When you are done using the environment, you can exit it using the micromamba deactivate command to return to your base environment.

Example Option 2: You can also create an environment and install software in the environment in a single step like so:

micromamba create -c bioconda -n ws_test2 circlator

New software can be installed in an existig environment by activating the environment and then using the micromamba install command.

As a warning, the more software packages you install in an environemnt, the more risk you'll have that conflicts will arise. Sometimes it can take a very long time for Mamba to resolve those conflicts or else it can't resolve them at all. Just be aware.

Example Option 3: Environment files that contain lists of packages and other information can be used to quickly create environments. These are formatted as .yml configuration files.

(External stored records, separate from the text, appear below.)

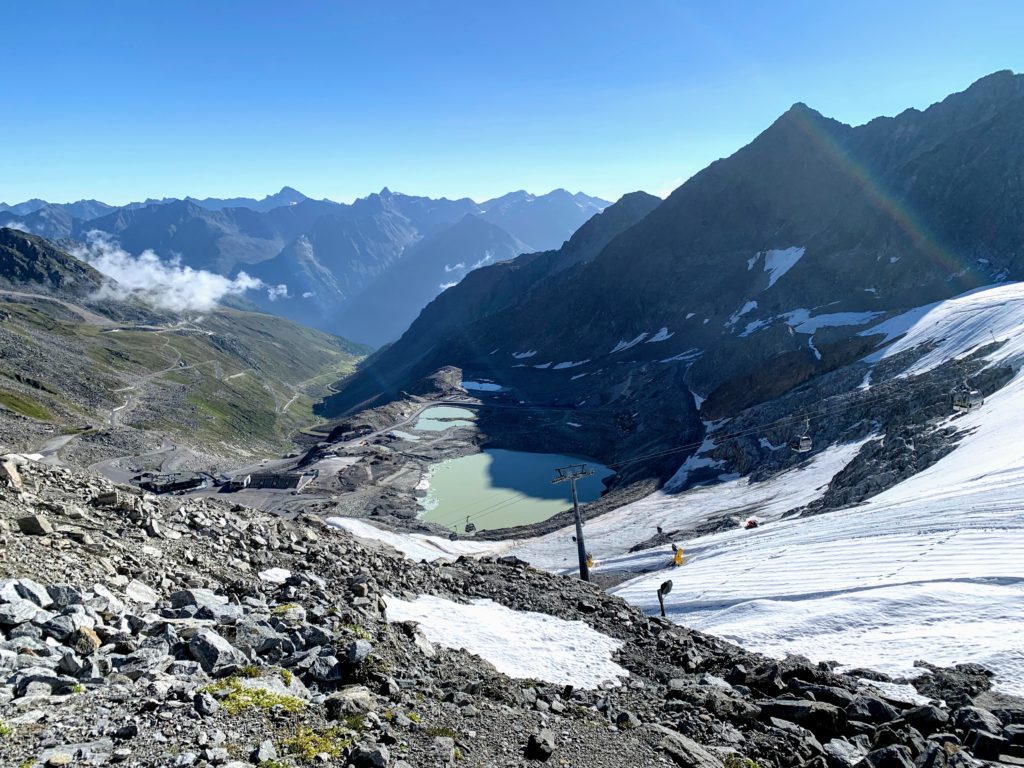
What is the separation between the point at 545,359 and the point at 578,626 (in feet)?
513

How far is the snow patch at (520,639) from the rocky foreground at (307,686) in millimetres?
727

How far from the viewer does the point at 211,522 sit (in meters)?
18.7

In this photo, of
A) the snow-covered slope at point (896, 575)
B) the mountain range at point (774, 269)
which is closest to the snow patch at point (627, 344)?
the mountain range at point (774, 269)

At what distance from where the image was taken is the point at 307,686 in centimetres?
1012

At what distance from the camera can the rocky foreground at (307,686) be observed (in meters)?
7.98

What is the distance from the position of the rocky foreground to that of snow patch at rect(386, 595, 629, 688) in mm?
727

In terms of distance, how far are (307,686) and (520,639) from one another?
8.21 metres

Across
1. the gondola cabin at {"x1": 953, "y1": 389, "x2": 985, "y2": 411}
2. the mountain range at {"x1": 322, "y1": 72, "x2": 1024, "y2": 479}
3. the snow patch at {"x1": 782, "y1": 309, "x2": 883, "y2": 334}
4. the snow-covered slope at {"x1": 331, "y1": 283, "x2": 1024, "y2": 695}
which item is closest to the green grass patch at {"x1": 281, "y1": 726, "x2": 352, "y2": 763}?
the snow-covered slope at {"x1": 331, "y1": 283, "x2": 1024, "y2": 695}

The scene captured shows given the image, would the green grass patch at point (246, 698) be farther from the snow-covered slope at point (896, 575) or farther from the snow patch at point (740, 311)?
the snow patch at point (740, 311)

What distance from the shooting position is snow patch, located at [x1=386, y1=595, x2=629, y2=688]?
1546cm

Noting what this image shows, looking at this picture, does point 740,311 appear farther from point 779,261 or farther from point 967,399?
point 967,399

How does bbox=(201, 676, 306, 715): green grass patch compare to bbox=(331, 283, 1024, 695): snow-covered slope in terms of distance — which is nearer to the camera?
bbox=(201, 676, 306, 715): green grass patch

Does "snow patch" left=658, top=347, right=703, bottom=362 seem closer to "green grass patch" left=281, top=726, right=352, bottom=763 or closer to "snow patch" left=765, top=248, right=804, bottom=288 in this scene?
"snow patch" left=765, top=248, right=804, bottom=288

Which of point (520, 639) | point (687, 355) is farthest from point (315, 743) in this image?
point (687, 355)
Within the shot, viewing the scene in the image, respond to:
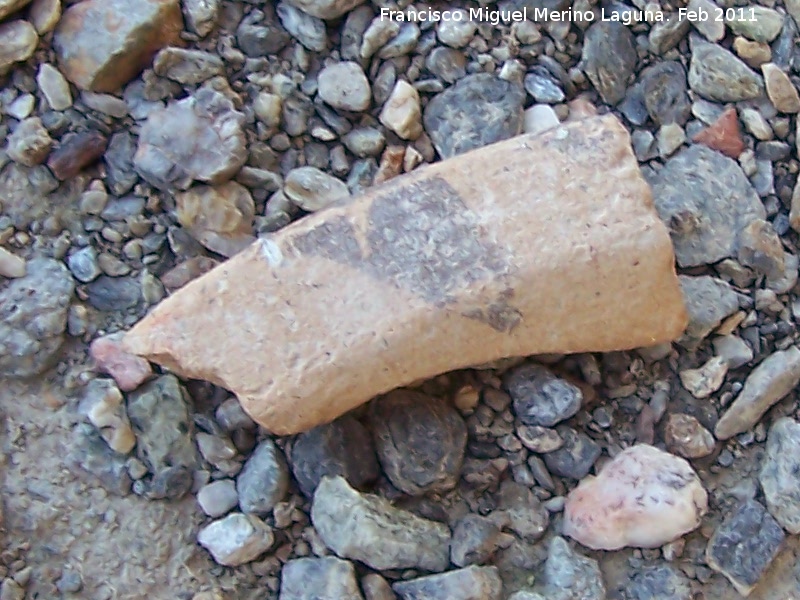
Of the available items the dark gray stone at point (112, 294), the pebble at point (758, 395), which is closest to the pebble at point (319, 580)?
the dark gray stone at point (112, 294)

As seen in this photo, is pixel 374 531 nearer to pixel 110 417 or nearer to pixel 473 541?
pixel 473 541

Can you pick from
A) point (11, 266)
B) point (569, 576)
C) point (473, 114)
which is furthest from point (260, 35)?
point (569, 576)

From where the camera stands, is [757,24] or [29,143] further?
[757,24]

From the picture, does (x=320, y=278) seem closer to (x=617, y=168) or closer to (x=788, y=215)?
(x=617, y=168)

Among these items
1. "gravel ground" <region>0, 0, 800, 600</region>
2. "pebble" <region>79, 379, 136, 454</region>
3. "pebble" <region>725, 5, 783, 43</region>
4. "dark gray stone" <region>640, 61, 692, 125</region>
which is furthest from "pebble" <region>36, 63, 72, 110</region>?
"pebble" <region>725, 5, 783, 43</region>

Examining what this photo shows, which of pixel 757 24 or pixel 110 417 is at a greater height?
pixel 757 24

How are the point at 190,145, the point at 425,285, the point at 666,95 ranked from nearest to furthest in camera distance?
the point at 425,285 → the point at 190,145 → the point at 666,95

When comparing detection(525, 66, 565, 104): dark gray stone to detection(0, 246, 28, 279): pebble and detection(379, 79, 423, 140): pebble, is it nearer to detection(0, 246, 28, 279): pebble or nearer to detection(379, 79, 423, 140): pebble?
detection(379, 79, 423, 140): pebble

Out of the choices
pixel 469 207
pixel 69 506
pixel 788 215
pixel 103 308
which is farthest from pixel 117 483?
pixel 788 215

Here is an example of a simple environment file we could save as a text file named "environment.yml":

name: ws_test3
channels:
  - conda-forge
  - bioconda
  - defaults
dependencies:
  - circlator

To create an environment from the environemnt.yml file we would use the following command:

micromamba env create -f environment.yml

Other useful Mamba commands:

  • To get a list of all of your installed mamba environemnts: micromamba env list
  • To remove a mamba environment (like the ws_test1 environment we created above): micromamba remove -n ws_test1 --all

Create Workshop Environments

We are going to use software in mamba environments for several exercies in the rest of the workshop. Since they're relatively small and uncomplicated, we'll just create the environments manually here:


A. assembly Environment

micromamba create -y \
  -n assembly \
  -c conda-forge \
  -c bioconda \
  -c defaults \
  fastqc quast fastp spades

####In case of a weak internet connection, you may try the following codes in the order provided.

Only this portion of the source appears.